A Diversity-Interactions (DI) model typically includes three components in the linear predictor and a random error term:

\[\Large y = Identities + Interactions + Structures + \epsilon \quad\quad\quad\mbox{eqn (1)}\]

where \(y\) is a community-level response (e.g., biomass for a plant ecosystem); \(Identities\) are the effects of species identities and enter the model as the initial individual species proportions (relative abundances), e.g. the proportions at the beginning of the experiment or observational study; the \(Interactions\) are the pairwise effects of interspecific interactions between the initial species proportions; while \(Structures\) include other experimental structures, such as blocks, treatments or environmental gradients. The response or ‘ecosystem function’ is measured a fixed time after the initial proportions are set. \(\epsilon\) is the error term, typically assumed independent, and normally distributed with mean 0 and constant variance.

As a simple example, in a three-species randomised complete block design experiment, a possible DI model is:

\[\Large y=\sum_{i=1}^{S=3} \beta_{i} p_{i} + \sum_{\substack{i,j=1 \\ i<j}}^{S=3} \delta_{ij} (p_{i} p_{j}) + \alpha_k + \epsilon \quad\quad\quad\mbox{eqn (2)}\]

where \(p_i\) is the proportion of species \(i\), and \(\alpha_k\) is the effect of block k. The errors (\(\epsilon\)) are usually assumed to be independent and normally distributed with mean zero and constant variance \(\sigma^2\).
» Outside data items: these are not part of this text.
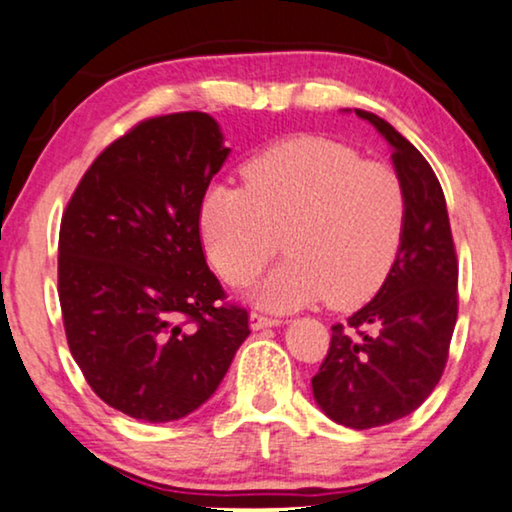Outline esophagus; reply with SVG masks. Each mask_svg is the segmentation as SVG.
Wrapping results in <instances>:
<instances>
[{
	"label": "esophagus",
	"instance_id": "1",
	"mask_svg": "<svg viewBox=\"0 0 512 512\" xmlns=\"http://www.w3.org/2000/svg\"><path fill=\"white\" fill-rule=\"evenodd\" d=\"M280 320L276 318H266L262 313H250V329L253 331H262V329H269V327H278Z\"/></svg>",
	"mask_w": 512,
	"mask_h": 512
}]
</instances>
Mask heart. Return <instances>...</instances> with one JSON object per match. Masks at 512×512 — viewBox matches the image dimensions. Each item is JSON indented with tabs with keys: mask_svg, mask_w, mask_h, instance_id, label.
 <instances>
[{
	"mask_svg": "<svg viewBox=\"0 0 512 512\" xmlns=\"http://www.w3.org/2000/svg\"><path fill=\"white\" fill-rule=\"evenodd\" d=\"M243 187L211 185L199 201L206 255L227 283L246 285L278 248L287 257L250 290L269 311L327 297L334 308L369 301L390 276L406 229L399 176L343 143L301 136L255 155Z\"/></svg>",
	"mask_w": 512,
	"mask_h": 512,
	"instance_id": "b5f03b06",
	"label": "heart"
}]
</instances>
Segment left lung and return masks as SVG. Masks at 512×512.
<instances>
[{
  "instance_id": "left-lung-1",
  "label": "left lung",
  "mask_w": 512,
  "mask_h": 512,
  "mask_svg": "<svg viewBox=\"0 0 512 512\" xmlns=\"http://www.w3.org/2000/svg\"><path fill=\"white\" fill-rule=\"evenodd\" d=\"M348 113V109H343ZM392 148L406 192V229L390 276L369 304L331 327L311 380L329 420L350 429L397 422L434 392L457 322V255L441 183L420 150L376 113L355 109Z\"/></svg>"
}]
</instances>
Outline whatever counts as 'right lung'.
Returning <instances> with one entry per match:
<instances>
[{
  "instance_id": "add662e5",
  "label": "right lung",
  "mask_w": 512,
  "mask_h": 512,
  "mask_svg": "<svg viewBox=\"0 0 512 512\" xmlns=\"http://www.w3.org/2000/svg\"><path fill=\"white\" fill-rule=\"evenodd\" d=\"M208 113L150 118L85 171L60 227L69 350L102 401L174 422L204 406L246 341L248 313L199 239V201L229 157Z\"/></svg>"
}]
</instances>
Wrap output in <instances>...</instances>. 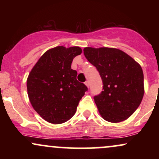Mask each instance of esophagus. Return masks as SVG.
Returning <instances> with one entry per match:
<instances>
[{
	"mask_svg": "<svg viewBox=\"0 0 159 159\" xmlns=\"http://www.w3.org/2000/svg\"><path fill=\"white\" fill-rule=\"evenodd\" d=\"M84 84H85L86 86H87V87H90V84H89V81H86Z\"/></svg>",
	"mask_w": 159,
	"mask_h": 159,
	"instance_id": "esophagus-1",
	"label": "esophagus"
}]
</instances>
The interpretation of this model is:

• In a monoculture of the i-th species, the expected performance of Y in block k is \(\beta_i + \alpha_k\).
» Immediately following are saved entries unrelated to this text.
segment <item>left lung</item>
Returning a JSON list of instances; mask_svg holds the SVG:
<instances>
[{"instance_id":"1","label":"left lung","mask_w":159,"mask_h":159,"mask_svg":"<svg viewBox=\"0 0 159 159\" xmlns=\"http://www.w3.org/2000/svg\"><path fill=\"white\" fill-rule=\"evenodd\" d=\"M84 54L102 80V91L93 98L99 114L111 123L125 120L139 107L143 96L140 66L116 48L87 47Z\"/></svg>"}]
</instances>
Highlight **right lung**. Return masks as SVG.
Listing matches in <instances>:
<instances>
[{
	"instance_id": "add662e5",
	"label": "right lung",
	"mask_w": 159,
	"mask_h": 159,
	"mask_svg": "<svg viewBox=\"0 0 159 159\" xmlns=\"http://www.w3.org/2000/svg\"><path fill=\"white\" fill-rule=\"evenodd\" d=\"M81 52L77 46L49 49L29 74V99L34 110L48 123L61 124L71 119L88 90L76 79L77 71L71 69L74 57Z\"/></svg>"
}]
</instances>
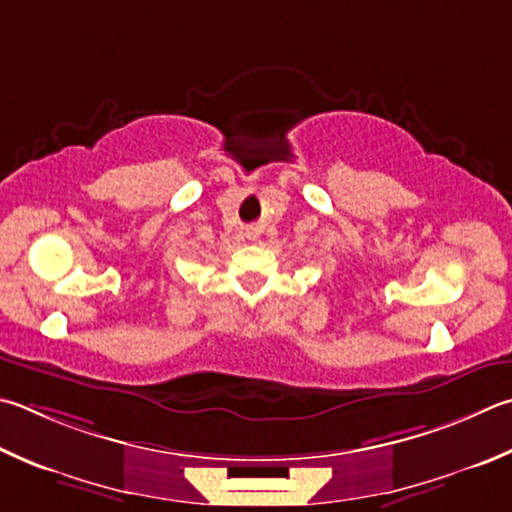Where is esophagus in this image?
<instances>
[{"label": "esophagus", "instance_id": "34e87169", "mask_svg": "<svg viewBox=\"0 0 512 512\" xmlns=\"http://www.w3.org/2000/svg\"><path fill=\"white\" fill-rule=\"evenodd\" d=\"M246 239L248 241H257L259 239V230L257 228H248L246 230Z\"/></svg>", "mask_w": 512, "mask_h": 512}]
</instances>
• In a mixture, ignoring the block effects, the \(Identities\) component provides the expected performance as a weighted average of monoculture responses, and the \(Interactions\) component is added to it to give the overall expected performance of the mixture community.

The following figure illustrates how the parameter estimates in a DI model combine to predict the response (at time \(t+1\)) based on the species proportions in monoculture or mixture communities at time \(t\).
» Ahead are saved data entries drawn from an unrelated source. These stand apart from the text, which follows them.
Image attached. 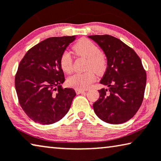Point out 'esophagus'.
I'll list each match as a JSON object with an SVG mask.
<instances>
[{"instance_id": "1", "label": "esophagus", "mask_w": 161, "mask_h": 161, "mask_svg": "<svg viewBox=\"0 0 161 161\" xmlns=\"http://www.w3.org/2000/svg\"><path fill=\"white\" fill-rule=\"evenodd\" d=\"M75 92H76L78 94H82V93L85 92V91H84V90H82V89H78V88H76V89H75Z\"/></svg>"}]
</instances>
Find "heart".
<instances>
[{
	"mask_svg": "<svg viewBox=\"0 0 161 161\" xmlns=\"http://www.w3.org/2000/svg\"><path fill=\"white\" fill-rule=\"evenodd\" d=\"M74 49L78 54L88 59L86 69L89 70L85 73H77L69 76L67 78V83L78 89H85L89 87L96 78L94 72L92 69L99 74L103 73L107 67V59L104 53L100 52L99 48L88 39L82 38L78 41L74 46ZM59 64L64 73H70L73 71V59L70 52L64 51L62 53Z\"/></svg>",
	"mask_w": 161,
	"mask_h": 161,
	"instance_id": "heart-1",
	"label": "heart"
}]
</instances>
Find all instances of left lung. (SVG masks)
Listing matches in <instances>:
<instances>
[{"label": "left lung", "instance_id": "obj_1", "mask_svg": "<svg viewBox=\"0 0 161 161\" xmlns=\"http://www.w3.org/2000/svg\"><path fill=\"white\" fill-rule=\"evenodd\" d=\"M100 46L108 59V67L100 83L108 89L99 90V98L93 104L96 115L110 124H120L134 116L142 103L146 72L136 53L118 38L89 36Z\"/></svg>", "mask_w": 161, "mask_h": 161}]
</instances>
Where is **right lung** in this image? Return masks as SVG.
<instances>
[{"label":"right lung","mask_w":161,"mask_h":161,"mask_svg":"<svg viewBox=\"0 0 161 161\" xmlns=\"http://www.w3.org/2000/svg\"><path fill=\"white\" fill-rule=\"evenodd\" d=\"M75 36L52 37L34 46L21 60L15 76L19 102L34 122L49 125L62 119L76 93L62 87L64 73L59 58Z\"/></svg>","instance_id":"add662e5"}]
</instances>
The model (eqn 2) assumed each species had its own identity effect estimate (\(\hat{\beta}_1\), \(\hat{\beta}_2\) and \(\hat{\beta}_3\) for species 1, 2 and 3 respectively), while each pair of species also had a unique interaction estimate (\(\hat{\delta}_{12}\), \(\hat{\delta}_{13}\) and \(\hat{\delta}_{23}\)). The predicted response for each monoculture and for the four mixture community with equal initial proportions are shown.

• The identity effects (\(\hat{\beta}_i\)’s ) estimate the performance of each species in monoculture and are also used in predicting mixture performances (as illustrated for the 0.5:0.5:0 community).

• The ‘community’ values on the x-axis represent the initial proportions p1:p2:p3.

• The predictions for the response at time \(t+1\), are generated based on the initial species proportions measured or manipulated at time \(t\).

One question of interest is whether mixture communities perform differently from what might be expected from the weighted averaging of monoculture performances. This is answered by inspecting the \(Interactions\) component (which may also be called the ‘diversity effect’, see Kirwan et al. 2009). The identity effects measure the species-specific contribution to a mixture; however, the interactions component allow for the potential for two species to interact and either increase or decrease the overall community performance compared to the weighed identity effects. For example, in a two-species community with species 1 and 2, if the species are combined in a 50:50 binary community but do not interact (\(\delta_{12} = 0\)), then the expected performance is \(\beta_1 \times 0.5 + \beta_2 \times 0.5\); however, if \(\delta_{12} \ne 0\), then the expected performance is \(\beta_1 \times 0.5 + \beta_2 \times 0.5 + \delta_{12} \times 0.5 \times 0.5\), where the estimate of \(\delta_{12}\) may be positive or negative. The community with the best overall performance will depend on both the \(Identities\) and the \(Interactions\) and will rarely be the community with the largest net interactions effect because the identity effects can be strongly influential in determining a mixture performance.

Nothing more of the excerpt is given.